Pick out each line of the material below that contains the word "striped", and copy those lines in full.

— Start RECORDS FOR PROCESSING —

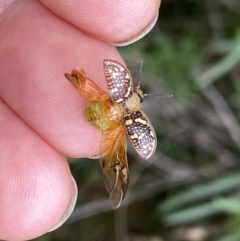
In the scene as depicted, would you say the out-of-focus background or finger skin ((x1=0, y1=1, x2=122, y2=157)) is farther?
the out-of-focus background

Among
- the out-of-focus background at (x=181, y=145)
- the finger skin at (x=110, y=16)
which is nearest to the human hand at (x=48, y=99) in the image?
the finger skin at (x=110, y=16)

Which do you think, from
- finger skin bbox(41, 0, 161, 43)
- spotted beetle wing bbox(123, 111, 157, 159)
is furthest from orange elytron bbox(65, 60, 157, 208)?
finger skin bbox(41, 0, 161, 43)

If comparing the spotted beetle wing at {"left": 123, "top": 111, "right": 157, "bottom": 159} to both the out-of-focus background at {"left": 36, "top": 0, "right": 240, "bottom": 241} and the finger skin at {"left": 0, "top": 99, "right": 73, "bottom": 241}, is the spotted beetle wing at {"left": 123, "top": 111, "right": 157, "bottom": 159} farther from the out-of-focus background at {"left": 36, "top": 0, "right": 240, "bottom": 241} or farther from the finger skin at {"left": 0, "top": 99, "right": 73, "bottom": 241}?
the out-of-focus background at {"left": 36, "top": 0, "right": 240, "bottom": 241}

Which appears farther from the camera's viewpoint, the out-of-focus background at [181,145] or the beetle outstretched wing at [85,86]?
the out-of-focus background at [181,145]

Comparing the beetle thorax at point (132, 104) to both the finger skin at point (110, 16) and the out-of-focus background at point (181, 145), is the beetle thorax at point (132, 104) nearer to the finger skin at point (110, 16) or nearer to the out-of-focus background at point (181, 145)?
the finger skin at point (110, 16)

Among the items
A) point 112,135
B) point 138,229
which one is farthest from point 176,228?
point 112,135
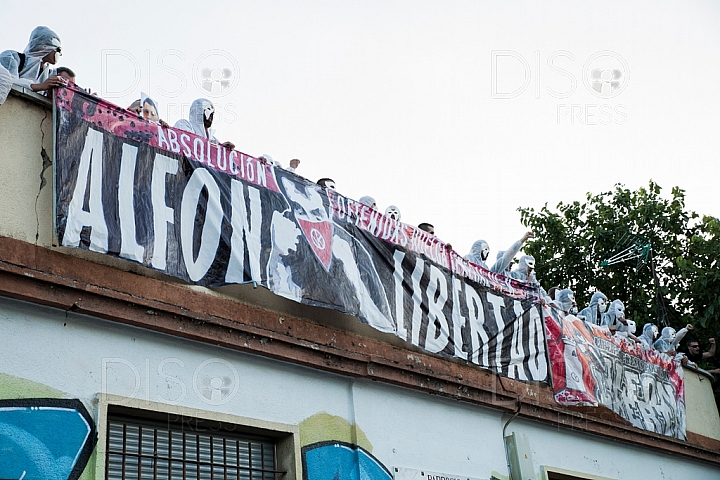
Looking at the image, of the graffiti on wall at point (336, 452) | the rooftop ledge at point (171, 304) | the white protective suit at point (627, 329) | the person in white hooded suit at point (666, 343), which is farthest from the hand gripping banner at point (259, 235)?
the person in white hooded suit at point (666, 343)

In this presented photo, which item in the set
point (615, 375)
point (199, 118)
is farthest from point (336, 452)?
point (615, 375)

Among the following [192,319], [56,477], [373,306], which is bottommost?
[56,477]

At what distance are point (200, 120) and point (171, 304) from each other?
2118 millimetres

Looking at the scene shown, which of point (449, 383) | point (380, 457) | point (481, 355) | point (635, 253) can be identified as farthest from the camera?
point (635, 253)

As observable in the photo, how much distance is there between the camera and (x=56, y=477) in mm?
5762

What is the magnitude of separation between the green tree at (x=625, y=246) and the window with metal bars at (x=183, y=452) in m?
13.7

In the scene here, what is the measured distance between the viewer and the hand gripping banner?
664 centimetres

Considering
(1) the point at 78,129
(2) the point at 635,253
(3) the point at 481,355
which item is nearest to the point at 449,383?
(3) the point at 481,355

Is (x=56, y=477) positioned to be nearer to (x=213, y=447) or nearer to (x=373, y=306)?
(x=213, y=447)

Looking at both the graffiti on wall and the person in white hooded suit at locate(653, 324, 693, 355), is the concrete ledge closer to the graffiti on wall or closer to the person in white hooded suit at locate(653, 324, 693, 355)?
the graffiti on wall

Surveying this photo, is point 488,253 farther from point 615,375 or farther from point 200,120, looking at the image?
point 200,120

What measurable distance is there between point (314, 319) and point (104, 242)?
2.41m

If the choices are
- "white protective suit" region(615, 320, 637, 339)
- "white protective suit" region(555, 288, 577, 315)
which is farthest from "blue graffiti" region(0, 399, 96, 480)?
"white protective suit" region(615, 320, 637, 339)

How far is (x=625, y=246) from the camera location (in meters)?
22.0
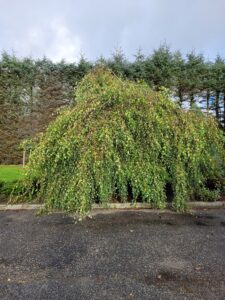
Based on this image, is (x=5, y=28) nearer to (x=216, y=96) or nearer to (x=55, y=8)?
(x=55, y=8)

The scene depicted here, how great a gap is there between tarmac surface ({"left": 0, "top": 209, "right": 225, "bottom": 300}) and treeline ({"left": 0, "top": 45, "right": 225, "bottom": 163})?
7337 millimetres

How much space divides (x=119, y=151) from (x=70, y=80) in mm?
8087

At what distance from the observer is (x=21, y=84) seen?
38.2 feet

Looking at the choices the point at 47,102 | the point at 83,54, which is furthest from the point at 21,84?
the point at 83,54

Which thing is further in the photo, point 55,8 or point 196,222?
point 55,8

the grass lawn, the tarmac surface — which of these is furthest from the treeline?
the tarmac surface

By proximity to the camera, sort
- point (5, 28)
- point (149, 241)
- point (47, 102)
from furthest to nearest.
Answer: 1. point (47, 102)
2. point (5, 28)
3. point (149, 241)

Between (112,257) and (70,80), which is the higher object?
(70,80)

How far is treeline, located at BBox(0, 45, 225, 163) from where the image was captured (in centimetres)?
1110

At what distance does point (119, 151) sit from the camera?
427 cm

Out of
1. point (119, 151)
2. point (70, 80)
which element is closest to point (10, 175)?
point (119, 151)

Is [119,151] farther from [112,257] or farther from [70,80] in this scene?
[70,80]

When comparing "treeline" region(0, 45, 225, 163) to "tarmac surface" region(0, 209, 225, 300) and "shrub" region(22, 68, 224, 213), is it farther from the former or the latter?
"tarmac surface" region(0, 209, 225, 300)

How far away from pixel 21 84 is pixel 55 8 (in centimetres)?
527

— End RECORDS FOR PROCESSING —
— Start RECORDS FOR PROCESSING —

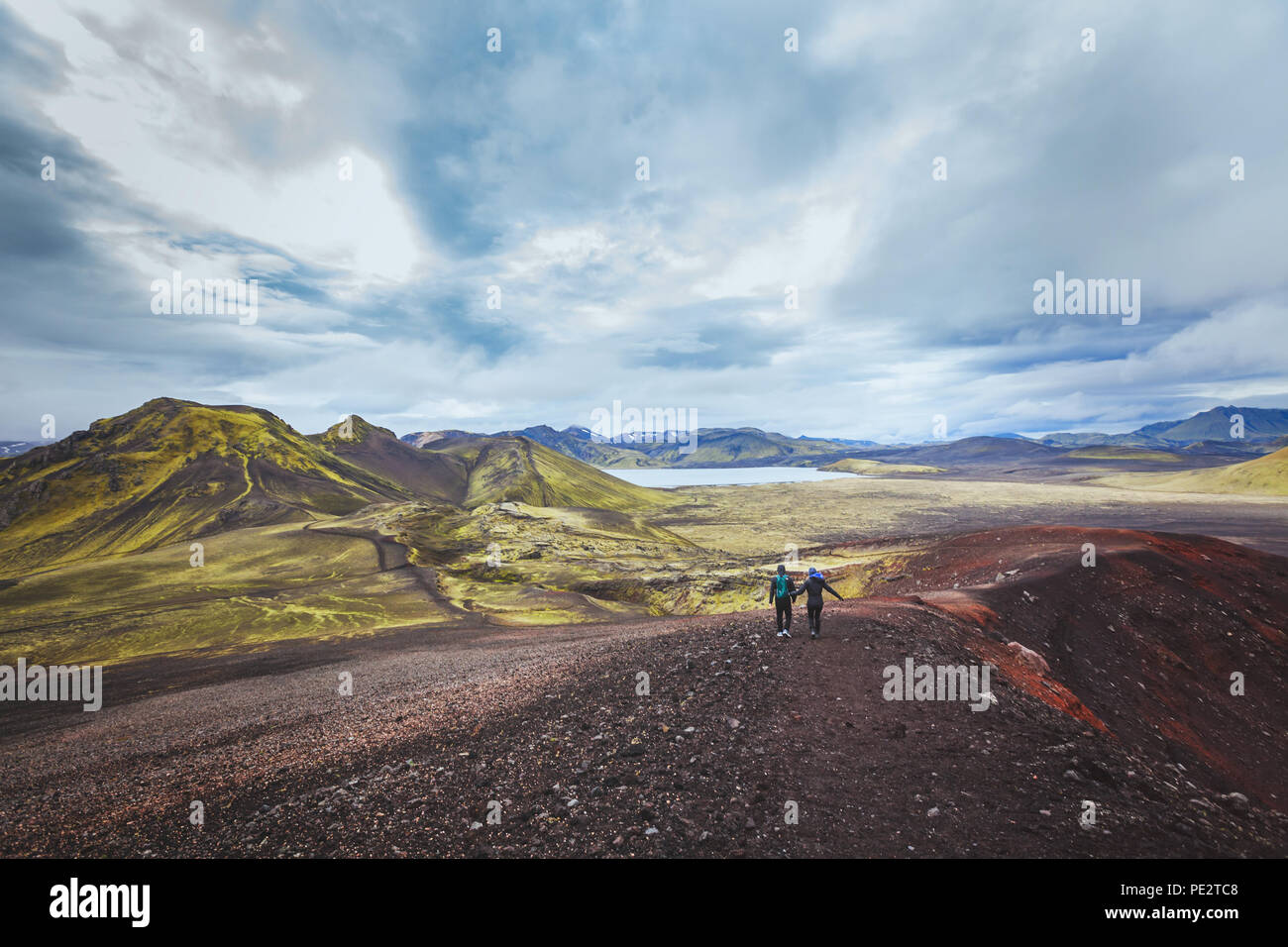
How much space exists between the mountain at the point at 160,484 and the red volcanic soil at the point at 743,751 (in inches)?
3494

— End RECORDS FOR PROCESSING —
— Start RECORDS FOR PROCESSING —

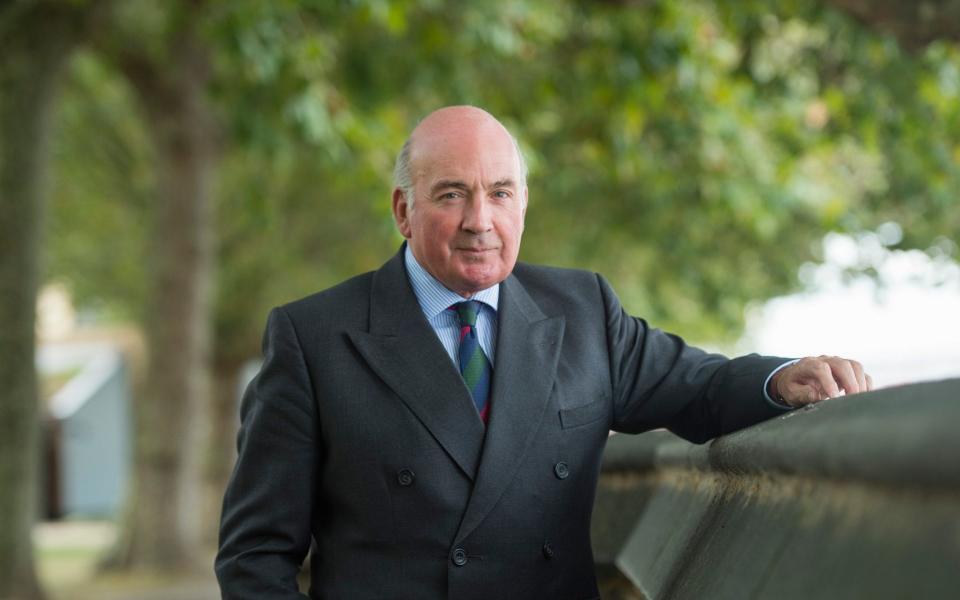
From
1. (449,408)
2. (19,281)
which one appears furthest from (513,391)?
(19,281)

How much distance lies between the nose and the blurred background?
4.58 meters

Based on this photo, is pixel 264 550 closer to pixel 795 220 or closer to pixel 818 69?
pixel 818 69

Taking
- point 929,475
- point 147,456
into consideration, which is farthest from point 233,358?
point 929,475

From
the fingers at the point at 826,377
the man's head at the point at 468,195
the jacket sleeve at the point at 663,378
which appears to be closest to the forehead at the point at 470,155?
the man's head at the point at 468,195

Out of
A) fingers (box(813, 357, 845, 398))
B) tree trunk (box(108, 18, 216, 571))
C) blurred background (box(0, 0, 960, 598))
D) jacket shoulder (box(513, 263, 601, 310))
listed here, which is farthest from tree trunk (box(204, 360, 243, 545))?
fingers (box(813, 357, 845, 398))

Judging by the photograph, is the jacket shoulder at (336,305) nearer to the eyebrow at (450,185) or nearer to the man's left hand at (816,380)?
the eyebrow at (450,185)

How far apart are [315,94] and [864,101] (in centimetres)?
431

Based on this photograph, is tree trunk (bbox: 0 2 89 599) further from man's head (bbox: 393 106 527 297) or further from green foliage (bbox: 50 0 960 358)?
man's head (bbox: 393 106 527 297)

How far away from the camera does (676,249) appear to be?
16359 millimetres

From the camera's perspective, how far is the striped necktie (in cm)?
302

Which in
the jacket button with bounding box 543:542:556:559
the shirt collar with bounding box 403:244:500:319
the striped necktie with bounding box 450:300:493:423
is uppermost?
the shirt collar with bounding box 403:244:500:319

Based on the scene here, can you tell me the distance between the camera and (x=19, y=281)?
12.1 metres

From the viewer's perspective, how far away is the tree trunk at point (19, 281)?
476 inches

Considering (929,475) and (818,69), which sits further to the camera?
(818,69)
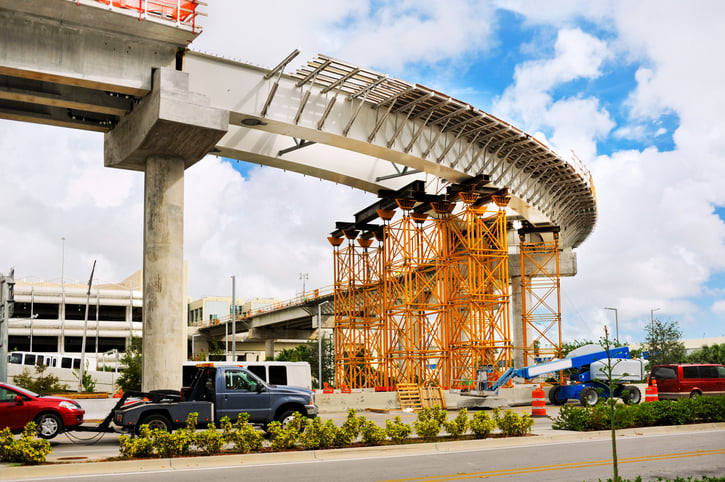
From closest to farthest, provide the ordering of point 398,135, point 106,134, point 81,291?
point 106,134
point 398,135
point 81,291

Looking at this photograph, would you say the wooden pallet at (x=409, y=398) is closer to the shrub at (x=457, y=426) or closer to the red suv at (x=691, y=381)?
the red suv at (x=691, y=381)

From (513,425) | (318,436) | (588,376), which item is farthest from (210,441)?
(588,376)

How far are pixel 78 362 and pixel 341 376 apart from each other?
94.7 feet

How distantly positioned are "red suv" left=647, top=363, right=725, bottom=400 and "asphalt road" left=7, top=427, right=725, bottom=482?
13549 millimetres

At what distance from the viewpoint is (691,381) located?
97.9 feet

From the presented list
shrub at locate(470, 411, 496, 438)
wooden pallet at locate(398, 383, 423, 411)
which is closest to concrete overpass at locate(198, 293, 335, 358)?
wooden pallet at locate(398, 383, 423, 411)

— End RECORDS FOR PROCESSING —

_WRITTEN RESPONSE_
From the camera's perspective, how far is the striped necktie (in cm)?
the striped necktie with bounding box 450:300:493:423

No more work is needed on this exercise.